Published: Saturday, Aug. 24, 2013 - 12:00 am

I live in Davis and have found two sprinkler heads eaten by a rodent down to the riser pipe. What kind of rodent is it? How can I prevent them from eating the sprinkler heads?

– Stan Naguwa, Davis

It’s important to identify your pest before taking action, according to UC master gardeners. Most likely, it’s a squirrel or vole.

Voles, also called meadow mice, are mouselike rodents somewhat similar in appearance to pocket gophers. Although voles spend considerable time above ground, most of their time is spent below ground in their burrow system.

The clearest signs of their presence are the well-traveled, above-ground runways that connect burrow openings; the runways are usually hidden beneath a protective layer of grass or other ground cover.

Voles are active day and night, year round. They’ll chew almost anything – including drip irrigation lines and sprinkler heads. They are normally found in areas with dense vegetation. To prevent vole damage, you need to manage the population in an area before it reaches high numbers. This often can be achieved by removing or reducing the vegetative cover.

Monitoring for their presence and modifying their habitat are essential. A wire fence at least 12 inches above the ground with a mesh size of one-quarter inch or less will help to exclude voles from entire gardens.

Trapping, baiting and repellents are also available. For extensive information on eradicating voles, go to www.ipm.ucdavis.edu and look for “Pest Note on Voles,” No. 7439. Or send a self-addressed, stamped business-size envelope to: Pest Notes, No. 7439, UC Cooperative Extension, 4145 Branch Center Drive, Sacramento, CA 95827.

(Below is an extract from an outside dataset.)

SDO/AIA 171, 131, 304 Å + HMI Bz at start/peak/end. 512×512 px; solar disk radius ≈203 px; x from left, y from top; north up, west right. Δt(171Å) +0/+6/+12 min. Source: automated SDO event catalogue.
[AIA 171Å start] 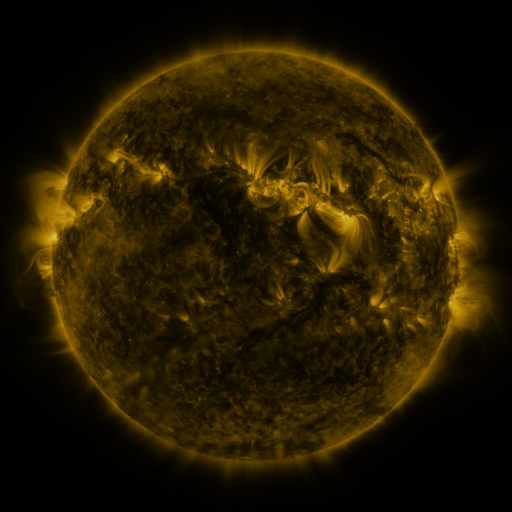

A ground squirrel also may have chewed your sprinkler – particularly if you don’t see evidence of tunnels or runways. Although ground squirrels look similar to tree squirrels and can climb trees, when frightened they will retreat to a burrow, whereas tree squirrels will climb a tree or tall structure and not use a burrow.

Tree squirrels are distinguished from ground squirrels by their long bushy tails and lack of flecklike spots or stripes. Ground squirrels can create havoc by digging lots of holes.

There is no question that dealing with squirrels can be a real problem. Squirrels are known to chew on plastic sprinkler heads and irrigation lines and will chew on wood.

With pet rabbits, a block of wood in their cage gives them something to work their teeth against. Perhaps a few small pieces of 2-by-4 in your yard would cause the squirrels to leave the sprinklers alone.

Anything citrus – particularly lemon – helps keep squirrels away. So does cayenne pepper. Grannick’s Bitter Apple spray, available at PetSmart and other major chains, is a proven squirrel repellent and is safe for sprinklers and other things squirrels might chew, such as patio furniture and cushions.

If ground squirrels are a problem in your yard, additional information on their control can be found in the “Ground Squirrel Pest Note” at www.ipm.ucdavis.edu. For a copy of this pest note, please send a self-addressed, stamped business-size envelope requesting PN 7438 at the above address.